ALLISON: Yeah, it is. I feel very much like a Gemini. Gemini is really bubbly and talkative, and I can totally get that way with friends and stuff. But I think I have a more private reservedness the rest of the time. If I don’t have a reason to be talking to someone, if I don’t know them, I’m very reserved. People think I’m a bitch sometimes. Not like I say anything, but I will get that kind of death glare without trying to give it. 

NECHAMKIN: What’s the story behind the guitar?

ALLISON: It was made for me, actually. This brand, Novo, I saw them make a purple sparkle guitar like mine and they make them to order, and I was like, “Oh my god I want one.” They were like, “cool.” Then I was like to my manager, “could they engrave something on the fretboard?” I sent them this font that was basically like a Buffy charged font that said “Gemini bitch” and they were like, “Okay, we’ve got to do it.” They had never done an engraving but they did it and it turned out great.

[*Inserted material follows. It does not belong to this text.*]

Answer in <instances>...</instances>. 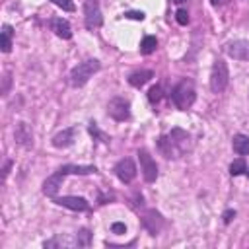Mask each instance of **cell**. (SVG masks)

It took months to make. It’s great. I always use it now.

NECHAMKIN: You don’t have purple on the album, though. 

ALLISON: I don’t, but purple is kind of like the Sophie color. It’s my favorite color. On tour, the guys have black velvet suits with purple ties. I love purple sparkle. It’s just a Soccer Mommy color—a branded Soccer Mommy color. 

NECHAMKIN: The Soccer Mommy purple van. 

ALLISON: I would love that. A purple sparkle van. 

NECHAMKIN: Maybe the next thing you put out—

ALLISON: Purple Album. I associate purple with Scorpios. Purple is the color.